On se souvient des attaques menées par le hedge fund Muddy Waters sur Solutions 30 et Casino, aujourd’hui c’est Eurofins Scientific que vise le vendeur à découvert, dans lequel il a également des positions. Avec de lourdes pertes sur le titre à la clé : l’action a plongé de 19% ce lundi matin après avoir été réservée à une baisse. De quoi porter la chute du titre à près de 30% depuis le début de l’année et même la sanction à plus de 50% sur les trois dernières années.
Muddy Waters est ainsi « short », ou vendeur à découvert du leader mondial de la bioanalyse en raison de contradictions que le fonds a détectées dans le cadre des comptes financiers et des activités opérationnelles qui laissent penser que tout ne se passerait pas. conventionnel » dans la conduite des affaires du groupe.
Muddy Waters s’en prend également à l’actionnaire majoritaire de l’entreprise (la famille Martin à la tête de près de 32,7% du capital, selon Cofisem), qui « au mieux, siphonne l’argent de l’entreprise depuis deux décennies « . » Nous pensons cependant que les états financiers d’Eurofins peuvent surévaluer considérablement les résultats, les soldes de trésorerie et d’autres valeurs d’actifs. », conclut Muddy Waters.
Un chiffre d’affaires par salarié à un « cas aberrant »
Depuis de nombreuses années, Eurofins Scientific réalise des acquisitions, certes modestes (environ 5 millions d’euros de chiffre d’affaires en moyenne en 2019, à environ 3 millions en moyenne en 2023). Le groupe nie que son organisation soit trop complexe, mais en 2023, le commissaire aux comptes de l’entreprise a dû reclasser 682 millions d’euros de créances et dettes dans les comptes 2022, souligne Muddy Waters. Le Dr Martin, actionnaire majoritaire de l’entreprise via sa holding familiale, est également accusé d’avoir utilisé les fonds de l’entreprise pour acquérir des biens immobiliers.

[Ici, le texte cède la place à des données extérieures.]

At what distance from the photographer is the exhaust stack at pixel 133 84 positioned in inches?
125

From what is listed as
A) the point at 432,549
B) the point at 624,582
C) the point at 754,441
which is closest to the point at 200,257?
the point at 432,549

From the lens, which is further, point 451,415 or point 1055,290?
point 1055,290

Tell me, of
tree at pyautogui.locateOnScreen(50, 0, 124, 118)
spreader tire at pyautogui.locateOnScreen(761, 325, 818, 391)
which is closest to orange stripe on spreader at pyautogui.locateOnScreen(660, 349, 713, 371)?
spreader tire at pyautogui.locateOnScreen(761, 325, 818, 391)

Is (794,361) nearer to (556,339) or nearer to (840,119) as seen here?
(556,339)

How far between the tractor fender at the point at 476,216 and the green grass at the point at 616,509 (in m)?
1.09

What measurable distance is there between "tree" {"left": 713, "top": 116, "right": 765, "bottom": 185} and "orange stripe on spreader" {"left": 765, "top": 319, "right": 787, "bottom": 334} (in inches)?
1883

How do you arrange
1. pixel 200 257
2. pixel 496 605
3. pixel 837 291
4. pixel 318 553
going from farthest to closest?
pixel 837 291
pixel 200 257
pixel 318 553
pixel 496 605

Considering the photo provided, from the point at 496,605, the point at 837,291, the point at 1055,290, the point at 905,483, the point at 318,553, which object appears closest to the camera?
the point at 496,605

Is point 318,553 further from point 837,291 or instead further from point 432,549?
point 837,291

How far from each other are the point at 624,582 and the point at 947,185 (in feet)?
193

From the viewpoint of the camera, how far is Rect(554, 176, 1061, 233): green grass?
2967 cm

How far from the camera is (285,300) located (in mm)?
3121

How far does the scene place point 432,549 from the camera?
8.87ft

Le chiffre d’affaires par employé se situe depuis longtemps à un niveau nettement aberrant dans le secteur (environ 50 à 70 % de plus), estime le hedge fund, même si les marges semblent en ligne avec celles du secteur. La comptabilité de caisse d’Eurofins semble sujette aux erreurs, juge le vendeur à découvert, et une grande partie de l’information financière interne semble sujette à la manipulation.
» À notre avis, il existe une explication qui résume ces contradictions et d’autres : Eurofins est optimisé pour le détournement de fonds, conclut Muddy Waters. Nous ne savons pas exactement à quel point cette pratique est répandue, mais nous pensons que cela s’étend à la déclaration des revenus, des bénéfices, des flux de trésorerie et d’autres comptes d’actifs. »
Des réactions brûlantes
» Le principal argument avancé par Muddy Waters repose sur le fait que le dirigeant fondateur (propriétaire de 32,7% du capital) détient une part importante (15%) du patrimoine immobilier de l’entreprise (murs des laboratoires qu’il loue à cette dernière sur la base d’un prix jugé trop élevé, cela crée un conflit d’intérêts entre la famille et l’entreprise. », explique Rémy Jeanneau, manager chez Gutenberg Finance.

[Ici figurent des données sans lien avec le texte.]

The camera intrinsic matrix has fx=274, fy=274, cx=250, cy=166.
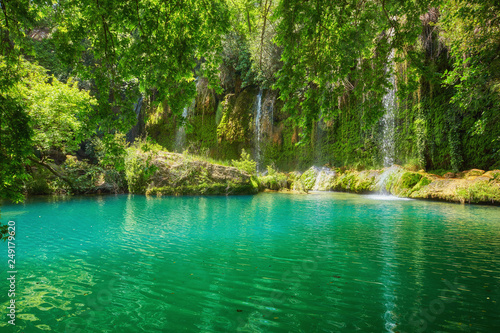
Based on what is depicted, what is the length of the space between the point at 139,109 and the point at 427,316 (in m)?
33.3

Concernant les accusations d’un turnover par salarié très élevé par rapport à la concurrence, « il est difficile de comparer Eurofins avec SGS et Bureau Veritas », rétorque Rémy Jeanneau. » Eurofins se concentre sur les méthodes d’analyses biotechnologiques nécessitant du personnel de haut niveau tandis que l’activité des deux sociétés comparables concerne le domaine industriel avec une part significative réalisée en Chine. Les modèles économiques sont complètement différents « .

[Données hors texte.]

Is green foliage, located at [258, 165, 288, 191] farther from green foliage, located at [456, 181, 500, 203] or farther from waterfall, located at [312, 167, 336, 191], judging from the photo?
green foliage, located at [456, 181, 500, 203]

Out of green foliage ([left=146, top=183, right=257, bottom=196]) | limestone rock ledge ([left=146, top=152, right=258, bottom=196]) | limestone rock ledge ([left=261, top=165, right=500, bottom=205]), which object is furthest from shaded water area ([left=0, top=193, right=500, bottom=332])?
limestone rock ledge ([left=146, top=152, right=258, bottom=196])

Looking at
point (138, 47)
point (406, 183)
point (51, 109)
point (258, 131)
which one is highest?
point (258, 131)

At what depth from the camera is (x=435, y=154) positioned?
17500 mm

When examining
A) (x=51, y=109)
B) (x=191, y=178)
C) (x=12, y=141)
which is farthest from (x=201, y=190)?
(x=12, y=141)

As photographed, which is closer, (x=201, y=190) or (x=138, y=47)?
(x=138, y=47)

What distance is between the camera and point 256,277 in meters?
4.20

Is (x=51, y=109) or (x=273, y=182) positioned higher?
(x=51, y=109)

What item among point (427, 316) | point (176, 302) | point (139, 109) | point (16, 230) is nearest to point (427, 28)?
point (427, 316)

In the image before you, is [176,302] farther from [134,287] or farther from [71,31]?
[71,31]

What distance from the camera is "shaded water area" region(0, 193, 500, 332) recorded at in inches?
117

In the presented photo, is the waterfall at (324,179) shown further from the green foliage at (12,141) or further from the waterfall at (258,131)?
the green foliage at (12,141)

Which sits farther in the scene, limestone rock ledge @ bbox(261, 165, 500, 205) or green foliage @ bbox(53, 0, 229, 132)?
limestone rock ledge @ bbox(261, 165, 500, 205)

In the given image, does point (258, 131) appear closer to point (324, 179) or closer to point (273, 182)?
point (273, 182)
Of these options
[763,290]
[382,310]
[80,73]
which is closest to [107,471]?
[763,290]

Néanmoins, la tempête que traverse la société risque de durer un certain temps. » Une opération blanche s’impose de sa part avec des éléments précis concernant les conventions réglementées, un détail des biens immobiliers détenus par la holding de Gilles Martin, les rémunérations qu’il perçoit par rapport aux prix des transactions réalisées. Des réponses claires sont également attendues au sujet de l’encaissement des espèces par la holding au Luxembourg. Cependant, le marché ne se pose pas de questions et préfère vendre. Le prochain communiqué de l’entreprise, qui devrait être diffusé rapidement, ne sera sans doute pas suffisant et des rebondissements sont à prévoir. », conclut Stéphan Dubosq.